私は、今回のマインツ研修で主に社会福祉制度について学びました。その中でも私が特に興味深かったことは、移民・難民が社会福祉の対象であることです。マインツの施設は、移民・難民のために、文化やその風習に柔軟に対応しています。また、マインツの社会福祉施設の背景にはいつも家族がいて、どうすれば安心した生活ができるか常に考えられていることに感銘を受けました。

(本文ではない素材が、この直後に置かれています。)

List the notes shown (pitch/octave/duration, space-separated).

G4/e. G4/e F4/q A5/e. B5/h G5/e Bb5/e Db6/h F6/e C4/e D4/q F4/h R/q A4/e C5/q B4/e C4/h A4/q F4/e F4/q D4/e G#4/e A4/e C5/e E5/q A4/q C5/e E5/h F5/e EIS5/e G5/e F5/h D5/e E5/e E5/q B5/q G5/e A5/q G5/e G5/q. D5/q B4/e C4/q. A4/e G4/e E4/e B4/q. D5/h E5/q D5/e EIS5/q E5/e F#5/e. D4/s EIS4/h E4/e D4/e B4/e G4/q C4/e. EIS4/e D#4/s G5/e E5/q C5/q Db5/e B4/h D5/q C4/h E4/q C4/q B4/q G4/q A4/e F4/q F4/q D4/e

私は外国のコミュニケーション方法に興味があり、今まで、特に焦点を置いて学んできました。今回の研修で、私が今まで学んできた外国のコミュニケーション方法は一概には、全ての国で共通するものではないと感じました。今回はドイツの方々について知ることができましたが、他のヨーロッパ圏の人や、それ以外の国についても、より一層学びたいという思いが強くなりました。

児童保育学科3年 下田 千尋

充実した10日間の中で一番印象に残っていることは現地の人たちとの交流です。私はこの研修に参加してたくさんの人に出会いました。交流を通して自分の考えを伝えること、そして相手の考えを受け入れることの大切さを学びました。今回の研修で出会った人たちは文化も言葉も違い、自分の意思を伝えることはとても難しく、“どうすれば相手に伝わるか”を一生懸命考えながらコミュニケーションを図りました。
保育の現場では子どもたちの学びや育ちを支え、子育ての支援をするために子どもたちやその周りの大人とコミュニケーションを図る機会が多くあります。それだけでなく、これから出ていく社会においてもコミュニケーション能力が必要です。これからも積極的に文化や考えの違う人たちとも交流を図り、コミュニケーション能力を向上させていきたいです。